* _EXERCISE TASKS_:
A - In the geology passage, how large is the Slieve Gullion district said to be?
B - List every Geological Survey of Ireland sheet number that the geology passage gives for the Slieve Gullion district.
C - Write the next part of the geology passage, picking up after its final sentence.

* _GIVEN PASSAGE_:
-.-.-

In his more recent examination, Prof. Sollas has devoted special attention to the influence of the solvent action of the acid magma upon the basic rocks and upon its own composition and structure. Besides confirming the work of previous observers as to the order of appearance of the two kinds of material, he has obtained evidence that the gabbro had not only completely solidified, but was traversed by contraction-joints, possibly even fractured by earth-movements, before the injection of the granophyric material. He found that this material, like that of the Inner Hebrides and St. Kilda, must have been in a state of great fluidity at the time of its intrusion, and made its way into the minutest cracks and crevices. In observing the solvent action of the granophyre, he ascertained that this action took place even in comparatively narrow dykes, which probably consolidated at no great depth beneath the surface.[423]
[Footnote 423: _Op. cit._]
c. _The Slieve Gullion District._--This area is separated from that just described by a narrow strip of Silurian strata, so that its isolation as a separate igneous district is complete. It will be observed from the map to continue the same north-westerly line as the Slieve Foye tract, the two together running in that direction for a distance of some 16 miles. It is interesting to note the adoption of this predominant north-westerly trend even by eruptive masses which were mainly of acid material.
This district measures about ten miles in length by from one to five miles in breadth. The rocks are, on the whole, similar to those in the area south of Carlingford Lough, and bear the same relation to each other, the acid being intrusive in the basic series. It is worthy of remark that the Tertiary eruptive rocks have made their appearance in the midst of the older granite of Newry. This granite has been already alluded to as disrupting Upper Silurian strata, and being probably of the age of the Lower Old Red Sandstone (vol. i. p. 290). In long subsequent ages, after protracted denudation, during which its cover of Silurian and Carboniferous formations was stripped off and it was laid bare, it was broken through by the whole series of basic and acid protrusions of Slieve Gullion.
This district is portrayed on Sheets 59, 60, 70 and 71 of the Geological Survey of Ireland, which show a central core of basic and acid material piercing the Newry granite.[424] Round this core and touching it at its north-western and south-eastern end, but elsewhere separated from it by a space of several miles, runs a curiously continuous band of igneous material which is marked as "quartziferous porphyry" and "felstone-porphyry" on the Survey maps.

-.-.-

* _EXTRACTED INFORMATION_:
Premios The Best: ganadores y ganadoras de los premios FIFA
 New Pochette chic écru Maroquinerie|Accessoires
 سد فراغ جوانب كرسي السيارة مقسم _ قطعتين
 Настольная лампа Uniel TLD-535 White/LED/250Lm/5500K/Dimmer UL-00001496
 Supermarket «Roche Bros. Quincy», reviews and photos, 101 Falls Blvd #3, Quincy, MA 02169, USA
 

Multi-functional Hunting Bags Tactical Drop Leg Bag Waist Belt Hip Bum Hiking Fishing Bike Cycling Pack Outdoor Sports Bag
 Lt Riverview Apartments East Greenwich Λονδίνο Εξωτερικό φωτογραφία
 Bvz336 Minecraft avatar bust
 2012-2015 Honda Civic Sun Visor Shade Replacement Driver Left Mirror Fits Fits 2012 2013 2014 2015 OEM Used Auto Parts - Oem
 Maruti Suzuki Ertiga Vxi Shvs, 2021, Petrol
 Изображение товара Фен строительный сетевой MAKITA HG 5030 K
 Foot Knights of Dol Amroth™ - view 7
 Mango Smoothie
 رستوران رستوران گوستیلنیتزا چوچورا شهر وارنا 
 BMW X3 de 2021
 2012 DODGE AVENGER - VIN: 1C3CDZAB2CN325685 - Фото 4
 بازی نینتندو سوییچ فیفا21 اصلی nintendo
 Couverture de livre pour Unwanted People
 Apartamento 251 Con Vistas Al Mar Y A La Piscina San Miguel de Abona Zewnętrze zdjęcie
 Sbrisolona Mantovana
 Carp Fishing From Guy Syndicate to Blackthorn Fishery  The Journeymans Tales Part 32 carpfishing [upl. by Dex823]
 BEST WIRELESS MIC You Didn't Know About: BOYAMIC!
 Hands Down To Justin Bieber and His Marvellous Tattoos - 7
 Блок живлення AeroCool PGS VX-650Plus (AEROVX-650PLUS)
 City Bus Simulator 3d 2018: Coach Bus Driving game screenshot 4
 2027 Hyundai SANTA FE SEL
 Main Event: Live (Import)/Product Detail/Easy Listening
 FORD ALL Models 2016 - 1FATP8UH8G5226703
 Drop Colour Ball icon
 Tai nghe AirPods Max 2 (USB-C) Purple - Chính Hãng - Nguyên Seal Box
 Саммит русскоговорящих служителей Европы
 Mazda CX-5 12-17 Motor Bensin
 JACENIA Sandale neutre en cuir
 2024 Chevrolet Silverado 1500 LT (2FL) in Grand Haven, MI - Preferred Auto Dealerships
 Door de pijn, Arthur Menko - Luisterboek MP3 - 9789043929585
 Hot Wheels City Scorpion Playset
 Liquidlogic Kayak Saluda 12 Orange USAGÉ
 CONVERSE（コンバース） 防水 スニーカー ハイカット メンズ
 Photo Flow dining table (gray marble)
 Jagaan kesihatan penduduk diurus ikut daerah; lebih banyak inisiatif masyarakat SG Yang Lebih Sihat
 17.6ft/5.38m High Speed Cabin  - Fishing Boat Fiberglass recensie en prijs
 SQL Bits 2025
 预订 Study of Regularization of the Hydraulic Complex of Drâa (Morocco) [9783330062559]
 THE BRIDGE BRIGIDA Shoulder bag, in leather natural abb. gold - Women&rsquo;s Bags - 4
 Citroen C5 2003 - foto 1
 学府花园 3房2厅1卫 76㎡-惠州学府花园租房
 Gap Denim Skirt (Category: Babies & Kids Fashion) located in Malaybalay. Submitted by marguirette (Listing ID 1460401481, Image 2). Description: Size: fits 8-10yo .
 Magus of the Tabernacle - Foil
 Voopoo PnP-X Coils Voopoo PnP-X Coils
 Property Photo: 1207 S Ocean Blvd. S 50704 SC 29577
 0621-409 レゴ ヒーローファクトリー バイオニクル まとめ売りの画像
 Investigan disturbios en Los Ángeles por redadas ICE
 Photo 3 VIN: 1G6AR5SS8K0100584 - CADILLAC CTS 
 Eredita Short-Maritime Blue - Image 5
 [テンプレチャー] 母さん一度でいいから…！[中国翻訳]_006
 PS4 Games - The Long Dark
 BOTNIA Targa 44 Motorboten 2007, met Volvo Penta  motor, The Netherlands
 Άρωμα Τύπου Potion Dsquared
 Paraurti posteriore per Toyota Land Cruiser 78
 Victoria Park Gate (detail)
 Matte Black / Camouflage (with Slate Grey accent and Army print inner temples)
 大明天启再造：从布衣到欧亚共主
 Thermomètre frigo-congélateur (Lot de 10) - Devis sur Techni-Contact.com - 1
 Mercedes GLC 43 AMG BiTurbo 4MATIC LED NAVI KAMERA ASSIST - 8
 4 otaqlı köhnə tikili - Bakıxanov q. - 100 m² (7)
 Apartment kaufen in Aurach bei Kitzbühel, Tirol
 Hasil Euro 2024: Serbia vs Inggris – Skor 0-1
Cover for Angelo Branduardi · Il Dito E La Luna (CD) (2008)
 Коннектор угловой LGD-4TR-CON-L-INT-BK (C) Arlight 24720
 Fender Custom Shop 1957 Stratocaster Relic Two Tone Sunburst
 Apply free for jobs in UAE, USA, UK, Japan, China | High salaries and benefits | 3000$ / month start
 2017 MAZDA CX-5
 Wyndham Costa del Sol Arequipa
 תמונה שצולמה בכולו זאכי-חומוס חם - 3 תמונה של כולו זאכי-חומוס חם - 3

-.-.-

* _SOLVED PROBLEMS_:
A - About ten miles long and from one to five miles wide.

B - 59, 60, 70, 71

C -
[Footnote 424: The ground was chiefly mapped and described by Mr. Joseph Nolan and Mr. F. W. Egan.]
The south-western portion of this elliptical ring possesses a peculiar interest from its including certain remarkable masses of breccia or agglomerate. These rocks have been mapped by Mr. Nolan, and are described by him in the official _Explanation_, but in more detail in two separate papers.[425] Having had an opportunity of paying a brief visit to the ground, I can confirm the general accuracy of his mapping and description, and am able to add a few further particulars to the facts enumerated by him.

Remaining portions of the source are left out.